Where Beavers Gather
By Kip Carlson
By Hannah O'Leary
Photos by Hannah O'Leary
Paper crinkles as Vanessa Schroeder unfolds a large map across the back of a dusty utility vehicle. Surrounded by an arid expanse of sagebrush, juniper and aspen on the western slope of massive Steens Mountain in southeastern Oregon, she traces a finger along her team’s route for the day. She describes her plan to a group of scientists, landowners and public land managers, most affiliated in some way with Oregon State.
All of them seek information to help manage public lands in ways that benefit ranchers and their livestock, protect wildlife and preserve the complex ecosystems of the region. In this case they’re particularly interested in whether removing juniper from aspen stands benefits key species and, if not, what are the trade-offs?
Schroeder is an OSU faculty research assistant in rangeland science with the Eastern Oregon Agricultural Research Center (EOARC) in Burns, population 2,800, about 260 highway miles east of Corvallis. To get to the research site from Burns, one drives an hour south to the hamlet of Frenchglen, bumps along a gravel road for half an hour and boards a utility vehicle for a two-hour, teeth-rattling ride along a rutted track.

#### GIVEN ENTRIES
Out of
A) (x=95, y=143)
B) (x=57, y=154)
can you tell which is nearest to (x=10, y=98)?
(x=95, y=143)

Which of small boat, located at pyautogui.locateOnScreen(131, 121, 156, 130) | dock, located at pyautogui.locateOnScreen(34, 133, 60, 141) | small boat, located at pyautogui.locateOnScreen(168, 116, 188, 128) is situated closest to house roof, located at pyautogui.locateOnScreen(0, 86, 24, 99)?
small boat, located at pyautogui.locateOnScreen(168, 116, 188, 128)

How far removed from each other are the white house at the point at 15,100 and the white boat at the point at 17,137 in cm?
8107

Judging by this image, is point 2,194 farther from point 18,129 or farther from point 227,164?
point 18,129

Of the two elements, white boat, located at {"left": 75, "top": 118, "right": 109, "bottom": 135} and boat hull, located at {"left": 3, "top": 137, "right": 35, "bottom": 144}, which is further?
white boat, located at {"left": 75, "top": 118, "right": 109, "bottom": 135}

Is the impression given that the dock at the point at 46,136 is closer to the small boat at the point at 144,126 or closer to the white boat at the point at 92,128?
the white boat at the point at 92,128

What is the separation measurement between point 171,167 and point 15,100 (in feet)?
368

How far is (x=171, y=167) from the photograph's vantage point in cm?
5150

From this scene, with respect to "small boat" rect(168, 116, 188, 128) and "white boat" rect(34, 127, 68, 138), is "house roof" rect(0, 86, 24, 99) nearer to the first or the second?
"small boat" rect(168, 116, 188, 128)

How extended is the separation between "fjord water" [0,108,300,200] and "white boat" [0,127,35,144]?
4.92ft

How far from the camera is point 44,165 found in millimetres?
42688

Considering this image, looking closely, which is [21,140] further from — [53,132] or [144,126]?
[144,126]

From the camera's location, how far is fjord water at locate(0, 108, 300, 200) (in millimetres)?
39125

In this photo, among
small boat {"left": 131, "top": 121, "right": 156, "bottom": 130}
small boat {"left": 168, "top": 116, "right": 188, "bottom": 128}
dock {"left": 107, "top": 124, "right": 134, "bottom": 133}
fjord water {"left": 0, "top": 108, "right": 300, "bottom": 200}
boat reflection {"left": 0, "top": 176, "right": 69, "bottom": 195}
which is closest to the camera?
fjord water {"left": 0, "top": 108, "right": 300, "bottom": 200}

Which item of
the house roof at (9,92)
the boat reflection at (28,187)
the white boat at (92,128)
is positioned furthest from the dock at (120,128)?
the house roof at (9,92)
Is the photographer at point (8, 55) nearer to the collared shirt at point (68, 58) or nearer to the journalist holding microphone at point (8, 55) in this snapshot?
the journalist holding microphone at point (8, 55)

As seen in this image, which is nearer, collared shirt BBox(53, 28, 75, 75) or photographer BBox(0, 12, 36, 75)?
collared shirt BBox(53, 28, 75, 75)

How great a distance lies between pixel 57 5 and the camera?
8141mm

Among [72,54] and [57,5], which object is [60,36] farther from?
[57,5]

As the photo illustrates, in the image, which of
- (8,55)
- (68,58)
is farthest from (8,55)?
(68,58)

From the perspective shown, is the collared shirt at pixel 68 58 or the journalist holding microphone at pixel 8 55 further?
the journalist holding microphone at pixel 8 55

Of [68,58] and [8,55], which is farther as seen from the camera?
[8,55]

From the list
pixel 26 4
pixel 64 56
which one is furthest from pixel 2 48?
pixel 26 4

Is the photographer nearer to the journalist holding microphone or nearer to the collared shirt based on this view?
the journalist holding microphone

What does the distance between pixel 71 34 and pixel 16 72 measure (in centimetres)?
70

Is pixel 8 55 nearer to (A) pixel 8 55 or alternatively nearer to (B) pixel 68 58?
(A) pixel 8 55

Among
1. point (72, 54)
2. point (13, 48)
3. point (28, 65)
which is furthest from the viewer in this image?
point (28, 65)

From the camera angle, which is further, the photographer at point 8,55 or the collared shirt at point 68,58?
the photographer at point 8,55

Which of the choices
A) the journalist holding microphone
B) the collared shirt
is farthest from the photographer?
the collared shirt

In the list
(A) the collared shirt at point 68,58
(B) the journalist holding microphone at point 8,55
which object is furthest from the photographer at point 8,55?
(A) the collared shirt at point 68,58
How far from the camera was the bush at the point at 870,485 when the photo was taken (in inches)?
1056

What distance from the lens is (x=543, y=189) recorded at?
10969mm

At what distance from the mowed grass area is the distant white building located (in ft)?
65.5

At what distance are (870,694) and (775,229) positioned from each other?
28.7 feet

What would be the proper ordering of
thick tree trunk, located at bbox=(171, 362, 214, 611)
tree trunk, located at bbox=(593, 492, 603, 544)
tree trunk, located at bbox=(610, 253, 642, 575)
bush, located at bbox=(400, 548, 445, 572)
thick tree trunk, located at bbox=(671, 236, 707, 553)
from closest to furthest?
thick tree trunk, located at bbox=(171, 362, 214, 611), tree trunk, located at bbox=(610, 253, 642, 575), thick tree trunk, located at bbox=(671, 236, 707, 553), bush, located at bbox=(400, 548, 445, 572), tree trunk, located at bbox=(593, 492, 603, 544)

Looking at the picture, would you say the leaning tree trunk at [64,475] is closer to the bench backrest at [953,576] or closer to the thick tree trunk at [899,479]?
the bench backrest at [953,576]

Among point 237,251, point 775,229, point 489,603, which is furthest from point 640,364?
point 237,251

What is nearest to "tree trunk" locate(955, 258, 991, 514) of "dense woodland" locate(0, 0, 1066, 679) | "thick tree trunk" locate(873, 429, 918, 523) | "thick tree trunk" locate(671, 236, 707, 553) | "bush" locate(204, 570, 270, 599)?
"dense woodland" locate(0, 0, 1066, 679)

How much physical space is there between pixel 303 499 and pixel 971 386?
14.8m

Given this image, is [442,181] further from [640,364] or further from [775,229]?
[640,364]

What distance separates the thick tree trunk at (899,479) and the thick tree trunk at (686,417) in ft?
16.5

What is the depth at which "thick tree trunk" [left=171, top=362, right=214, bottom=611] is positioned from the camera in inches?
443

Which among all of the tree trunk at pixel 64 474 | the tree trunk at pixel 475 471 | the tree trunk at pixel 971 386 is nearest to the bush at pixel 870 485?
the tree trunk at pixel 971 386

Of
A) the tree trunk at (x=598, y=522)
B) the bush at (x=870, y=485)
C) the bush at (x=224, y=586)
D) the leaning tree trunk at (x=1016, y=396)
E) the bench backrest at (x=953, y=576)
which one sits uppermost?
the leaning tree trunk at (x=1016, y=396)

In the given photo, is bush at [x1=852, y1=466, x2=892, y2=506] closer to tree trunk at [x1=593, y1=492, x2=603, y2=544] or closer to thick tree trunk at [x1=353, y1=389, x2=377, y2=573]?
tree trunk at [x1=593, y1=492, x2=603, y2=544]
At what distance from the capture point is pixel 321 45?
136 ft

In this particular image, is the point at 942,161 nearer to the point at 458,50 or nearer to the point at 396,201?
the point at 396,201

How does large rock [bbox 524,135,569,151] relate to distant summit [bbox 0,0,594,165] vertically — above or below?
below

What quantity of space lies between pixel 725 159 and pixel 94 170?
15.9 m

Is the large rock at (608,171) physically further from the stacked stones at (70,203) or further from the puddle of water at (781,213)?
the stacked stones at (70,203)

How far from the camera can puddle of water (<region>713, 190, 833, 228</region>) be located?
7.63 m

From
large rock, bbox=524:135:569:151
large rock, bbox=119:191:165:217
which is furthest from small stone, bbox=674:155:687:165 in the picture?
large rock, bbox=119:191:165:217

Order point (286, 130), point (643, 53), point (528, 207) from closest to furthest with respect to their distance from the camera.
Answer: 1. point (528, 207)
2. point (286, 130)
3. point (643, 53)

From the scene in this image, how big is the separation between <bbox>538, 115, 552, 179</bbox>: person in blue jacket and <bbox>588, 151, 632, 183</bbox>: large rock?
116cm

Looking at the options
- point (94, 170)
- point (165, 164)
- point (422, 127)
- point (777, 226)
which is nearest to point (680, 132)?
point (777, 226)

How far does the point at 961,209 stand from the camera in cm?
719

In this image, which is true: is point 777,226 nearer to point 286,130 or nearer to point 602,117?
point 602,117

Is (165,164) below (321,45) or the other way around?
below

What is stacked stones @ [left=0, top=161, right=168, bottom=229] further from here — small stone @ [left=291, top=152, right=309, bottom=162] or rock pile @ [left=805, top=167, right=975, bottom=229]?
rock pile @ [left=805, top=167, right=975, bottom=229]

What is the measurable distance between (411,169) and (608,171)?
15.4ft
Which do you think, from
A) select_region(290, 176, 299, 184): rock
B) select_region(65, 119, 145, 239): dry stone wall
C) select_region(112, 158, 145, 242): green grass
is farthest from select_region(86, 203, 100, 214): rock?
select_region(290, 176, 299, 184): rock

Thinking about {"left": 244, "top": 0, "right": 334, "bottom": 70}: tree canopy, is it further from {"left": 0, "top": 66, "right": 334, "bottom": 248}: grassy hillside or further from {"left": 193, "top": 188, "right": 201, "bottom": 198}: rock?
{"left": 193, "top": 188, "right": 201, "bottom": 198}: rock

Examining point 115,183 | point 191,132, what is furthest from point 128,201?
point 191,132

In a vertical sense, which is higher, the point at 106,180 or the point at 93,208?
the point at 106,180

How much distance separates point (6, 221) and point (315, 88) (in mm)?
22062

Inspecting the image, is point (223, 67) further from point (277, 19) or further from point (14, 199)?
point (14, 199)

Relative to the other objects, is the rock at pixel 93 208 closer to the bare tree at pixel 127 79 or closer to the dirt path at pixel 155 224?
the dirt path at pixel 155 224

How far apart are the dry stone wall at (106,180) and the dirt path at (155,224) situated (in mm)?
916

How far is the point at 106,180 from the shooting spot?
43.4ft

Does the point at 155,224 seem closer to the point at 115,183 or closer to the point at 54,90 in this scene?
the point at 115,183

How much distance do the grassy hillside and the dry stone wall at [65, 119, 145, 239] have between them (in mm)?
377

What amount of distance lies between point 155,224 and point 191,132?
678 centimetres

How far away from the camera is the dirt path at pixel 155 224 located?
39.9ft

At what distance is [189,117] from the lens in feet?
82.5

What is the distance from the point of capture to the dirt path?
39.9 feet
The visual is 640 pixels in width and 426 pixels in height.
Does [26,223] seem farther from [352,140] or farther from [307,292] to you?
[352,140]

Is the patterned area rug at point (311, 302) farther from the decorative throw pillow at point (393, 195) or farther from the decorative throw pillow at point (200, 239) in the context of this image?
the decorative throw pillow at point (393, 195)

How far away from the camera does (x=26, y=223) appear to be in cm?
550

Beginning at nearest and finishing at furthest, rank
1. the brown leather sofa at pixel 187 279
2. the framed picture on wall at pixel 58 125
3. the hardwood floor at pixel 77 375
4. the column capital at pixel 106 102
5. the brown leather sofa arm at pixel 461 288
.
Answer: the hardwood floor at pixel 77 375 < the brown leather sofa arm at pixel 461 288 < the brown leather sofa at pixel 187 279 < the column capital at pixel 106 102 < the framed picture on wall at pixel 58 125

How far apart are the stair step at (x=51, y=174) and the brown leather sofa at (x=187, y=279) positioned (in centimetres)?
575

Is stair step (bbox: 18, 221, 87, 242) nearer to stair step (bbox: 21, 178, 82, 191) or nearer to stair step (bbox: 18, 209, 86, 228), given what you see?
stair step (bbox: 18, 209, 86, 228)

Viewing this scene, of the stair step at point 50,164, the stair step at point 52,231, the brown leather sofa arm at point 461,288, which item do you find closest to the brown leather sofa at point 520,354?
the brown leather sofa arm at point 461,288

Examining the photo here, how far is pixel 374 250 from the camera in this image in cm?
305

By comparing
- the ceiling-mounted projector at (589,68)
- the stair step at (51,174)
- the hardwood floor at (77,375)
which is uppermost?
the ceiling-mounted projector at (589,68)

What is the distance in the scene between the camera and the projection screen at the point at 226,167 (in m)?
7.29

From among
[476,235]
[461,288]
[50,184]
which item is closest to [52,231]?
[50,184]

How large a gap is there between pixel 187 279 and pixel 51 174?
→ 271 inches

#### TASK TO COMPLETE
Extract the portion of the Steens Mountain article above that runs from "Where Beavers Gather" up to and including "are the trade-offs?", copying it word for word.

#### FINAL RESULT
Where Beavers Gather
By Kip Carlson
By Hannah O'Leary
Photos by Hannah O'Leary
Paper crinkles as Vanessa Schroeder unfolds a large map across the back of a dusty utility vehicle. Surrounded by an arid expanse of sagebrush, juniper and aspen on the western slope of massive Steens Mountain in southeastern Oregon, she traces a finger along her team’s route for the day. She describes her plan to a group of scientists, landowners and public land managers, most affiliated in some way with Oregon State.
All of them seek information to help manage public lands in ways that benefit ranchers and their livestock, protect wildlife and preserve the complex ecosystems of the region. In this case they’re particularly interested in whether removing juniper from aspen stands benefits key species and, if not, what are the trade-offs?